Document text
◇ ◇ ◇ ◇ ◇ ◇ ◇
We are like that. We feel so unworthy that we drag around for years our chains of regret, grief, hurt, anger, and guilt, maybe a lifetime. They weigh us down and cause us unspeakable pain. We may even become so used to them that we’d feel strange without them. They are part of us. And we may not even be able to speak of them, even though they loom huge with us. We say we are not worthy of God’s forgiveness. We live pitiful half-lives.

A friend once told me, “I’ve been too bad in my life. God doesn’t want to hear from me.”

Well, it is true that we are not worthy or deserving of anything. But it is not true that God’s back is turned to us because of it. God is not a human being. He does not play games with people or manipulate us with accusing voice. He longs for us to bring that heavy bag of junk to him so that he can make it instantly disappear. Being worthy has nothing to do with it. He is all love and light. It’s all about him—not us. He loves unconditionally, no strings attached. We don’t have to deserve anything.

Once we give up that huge baggage, life becomes different. Maybe you just discovered that on, say, the Walk to Emmaus. Maybe as a result, you have a new spring in your step, a twinkle in your eye, a smile on your face.

You have tapped into the awesome, breathtaking power of the Holy Spirit. Because of him, you can rid yourself of that nasty voice that might be saying to you now, “Who do you think you are? You think God has really forgiven you and given you your life back?” Satan is the source of that voice. Many people today don’t believe in him, but he’s real; we know for certain because we can hear his voice whispering those things in our ear. Through the Holy Spirit, we can defeat his influence.

You have the power to banish Satan; just say, “Get out of here and leave me alone, in the name of Jesus!” Just put on the whole armor of God, and you’ll be protected. The Bible says, in Ephesians 6, that we must “be strong with the Lord’s mighty power” and “stand firm against all strategies and tricks of the Devil.”

We can be sure that this battle is “against the evil rulers and authorities of the unseen world,” the “mighty powers of darkness who rule this world.” Here’s what Paul says, in the New Living Translation:

Use every piece of God's armor to resist the enemy in the time of evil, so that after the battle you will still be standing firm. Stand your ground, putting on the sturdy belt of truth and the body armor of God's righteousness. For shoes, put on the peace that comes from the Good News, so that you will be fully prepared. In every battle you will need faith as your shield to stop the fiery arrows aimed at you by Satan. Put on salvation as your helmet, and take the sword of the Spirit, which is the word of God. Pray at all times and on every occasion in the power of the Holy Spirit. Stay alert and be persistent in your prayers for all Christians everywhere.

Wield the sword of the Spirit and don’t let him rob you of your joy!


“Sword of Solomon II-s.” Real Armor of God. 28 Apr. 2006 http://www.realarmorofgod.com/shop/product_info.php/


Thursday, April 27, 2006

Release




Rodrigo Mendoza is an 18th-century Spaniard played by Robert DeNiro in the 1986 movie The Mission. You could say he carries around a lot of personal baggage.

Mendoza’s guilt is symbolized by a large net filled with armor and weapons. He keeps it tied to his back by a long rope and makes himself drag it as he and the Jesuit monks travel on foot through forest and river.

Father Gabriel, played by Jeremy Irons, tries to convince Mendoza to stop punishing himself, but nothing anyone can say persuades him to release the burden.

Mendoza: For me there is no redemption, no penance great enough.
◇ ◇ ◇ ◇ ◇ ◇ ◇
Requirement 1
From the passage on forgiveness above, transcribe word for word the stretch starting with "Rodrigo Mendoza is" and going on through "penance great enough.".
Requirement 2
According to the passage on forgiveness above, what symbolizes Mendoza's guilt in The Mission?

Supplied material
◇ ◇ ◇ ◇ ◇ ◇ ◇
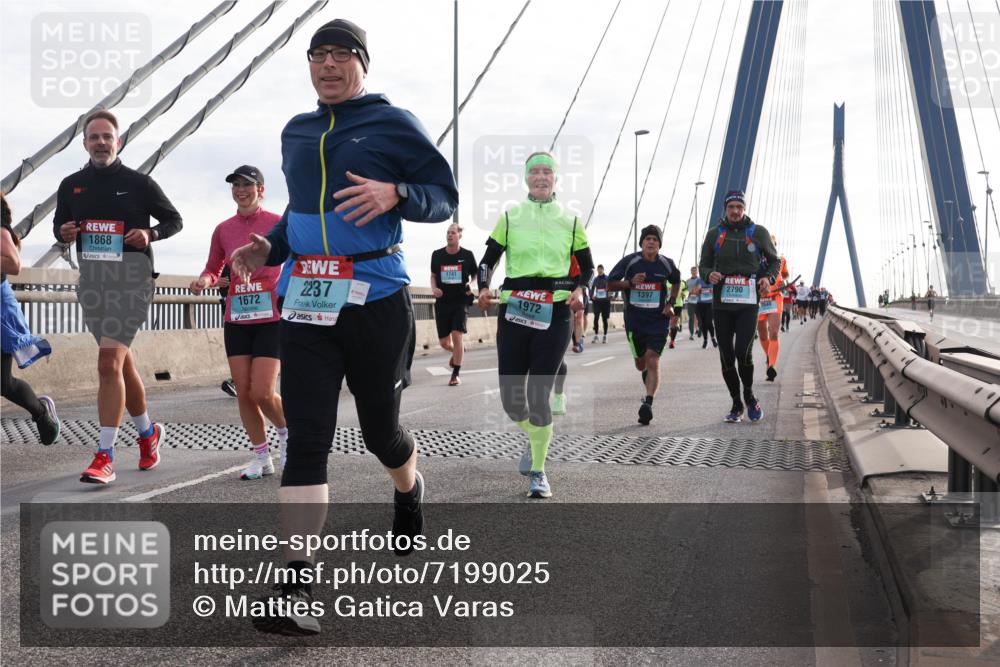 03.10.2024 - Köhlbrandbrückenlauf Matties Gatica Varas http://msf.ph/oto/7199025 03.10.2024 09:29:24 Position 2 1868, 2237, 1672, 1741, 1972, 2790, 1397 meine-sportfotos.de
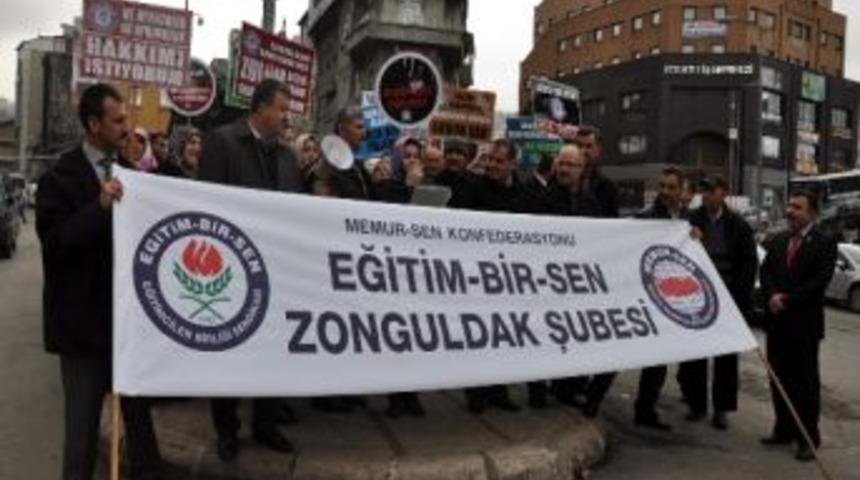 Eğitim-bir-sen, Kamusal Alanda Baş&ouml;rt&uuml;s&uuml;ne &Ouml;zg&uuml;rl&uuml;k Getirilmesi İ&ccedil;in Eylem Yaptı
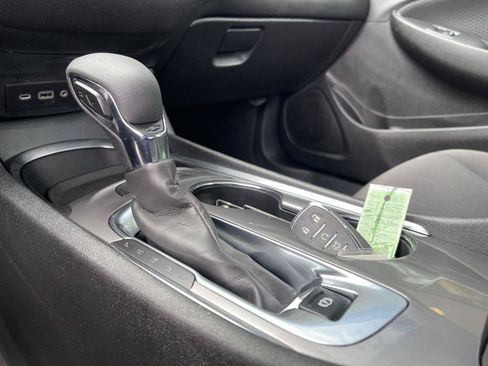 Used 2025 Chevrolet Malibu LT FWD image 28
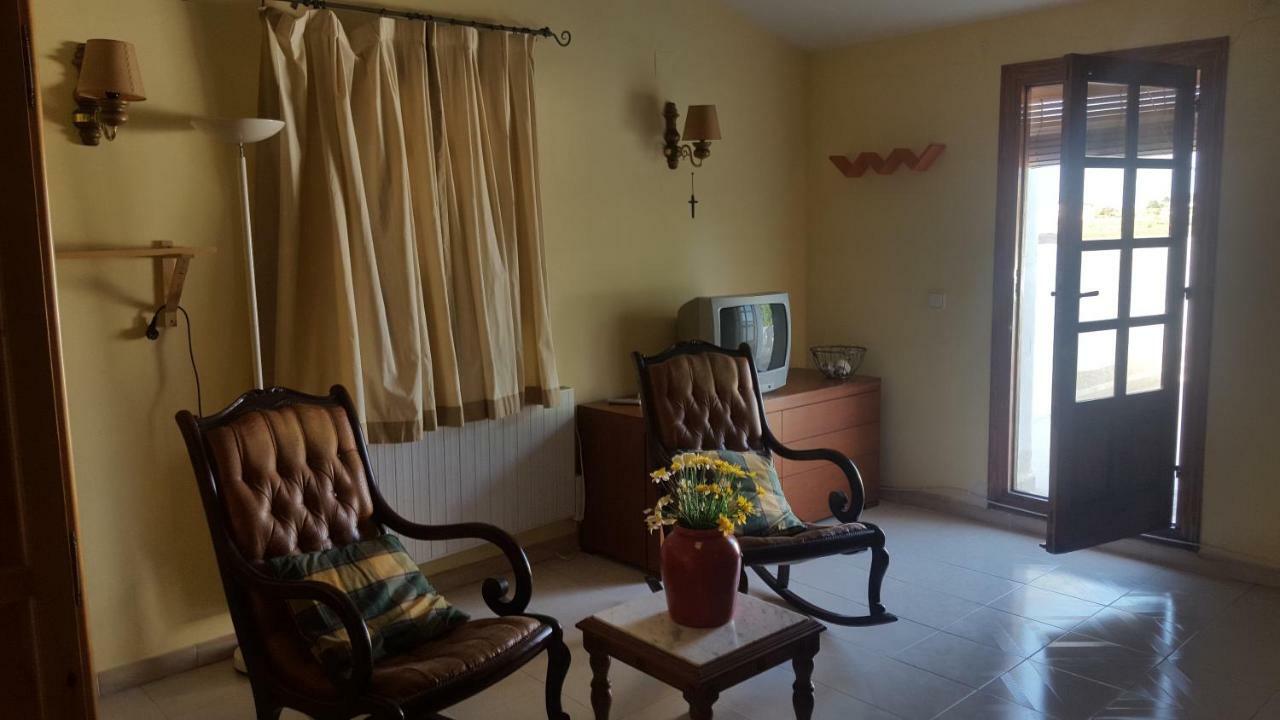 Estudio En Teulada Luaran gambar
◇ ◇ ◇ ◇ ◇ ◇ ◇
Written reply 1
Rodrigo Mendoza is an 18th-century Spaniard played by Robert DeNiro in the 1986 movie The Mission. You could say he carries around a lot of personal baggage.

Mendoza’s guilt is symbolized by a large net filled with armor and weapons. He keeps it tied to his back by a long rope and makes himself drag it as he and the Jesuit monks travel on foot through forest and river.

Father Gabriel, played by Jeremy Irons, tries to convince Mendoza to stop punishing himself, but nothing anyone can say persuades him to release the burden.

Mendoza: For me there is no redemption, no penance great enough.

Written reply 2
A large net filled with armor and weapons.